# South Bend 14" Drill Press Restore



## RockvilleMike (Oct 8, 2020)

This was a fun one.  My dad had this SB 14" kicking around in his garage for years, I don't think he ever used it.  One of those "right place at the right time" kind of deals where he picked it up from a friend of a friend of a friend who never used it, either.  As the new owner, I knew it needed some love.  Old, peeling paint, missing/incorrect switches, VERY noisy pulley bearings, pretty obvious arc of shame...  So here it is - I've included a short movie at the end to listen the after-bearing-replacement smoothness.  It's not as pretty as others I've seen, but I'm pretty happy with my rattle can restore.  Filled the arc divots with JB weld, for those who are interested!
	

		
			
		

		
	













View attachment IMG_2402.MOV


----------



## swiftab (Oct 8, 2020)

Great job on the rebuild.  That is the right sized drill press to see a lot of work in the future.


----------



## Janderso (Oct 8, 2020)

Beautiful.
Too bad about the table. Oh, look again = fixed!!


----------



## Grey (Oct 15, 2020)

Nice.  I missed in auction a Powermatic 1150 that I had this intention of.  After second guessing myself I stopped bidding at 150.00 dollars thinking it was too far gone.  It seems I may have been able to do it after looking at your restoration.  Great work.


----------



## NC Rick (Oct 15, 2020)

Nice work!  It is so good to see another piece of good equipment come back from the brink and once again become a great working machine.  I am sure you feel great satisfaction and will like the machine even more Because of your efforts.

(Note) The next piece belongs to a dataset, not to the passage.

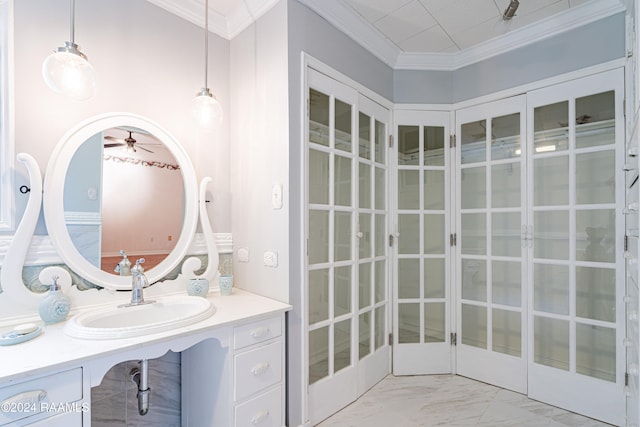 bathroom featuring ceiling fan, ornamental molding, and sink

i like the color you used and in the photo, it looks similar to the color I used for my in progress W-T Drill Press.  What paint did you use if I may ask?  I also like your explosion proof phone!  Half the fun of many of these shop photos is just getting to be nosey and look at all the cool stuff.


----------



## RockvilleMike (Oct 16, 2020)

NC Rick said:


> Nice work!  It is so good to see another piece of good equipment come back from the brink and once again become a great working machine.  I am sure you feel great satisfaction and will like the machine even more Because of your efforts.
> 
> i like the color you used and in the photo, it looks similar to the color I used for my in progress W-T Drill Press.  What paint did you use if I may ask?  I also like your explosion proof phone!  Half the fun of many of these shop photos is just getting to be nosey and look at all the cool stuff.



Thanks for the kind words.  Rustoleum Smoke Gray was the color used, a few coat over a fillable primer coat from the same company.  Wasn't looking for a glass smooth finish, just a close-to-factory appearance.  My mother wanted to take it to the landfill.  I made room in my truck for this one.
I agree with your phone observation!  Sometimes looking at the surroundings is just as good as the item displayed.  This explosion proof phone came from decommissioned Titan II site in AZ, by the way.


----------



## RockvilleMike (Oct 16, 2020)

Grey said:


> Nice.  I missed in auction a Powermatic 1150 that I had this intention of.  After second guessing myself I stopped bidding at 150.00 dollars thinking it was too far gone.  It seems I may have been able to do it after looking at your restoration.  Great work.



It takes a lot to destroy this older iron.  Sorry you missed the Powermatic - but there will be others.  A little patience, room to work, and an appreciative eye for the vintage will pay dividends.  There were a few colorful adjectives used during this restore, but I stuck it out.  Good luck with your search.


----------



## DavidR8 (Oct 16, 2020)

Great job! Well done on fixing the 'smile'


----------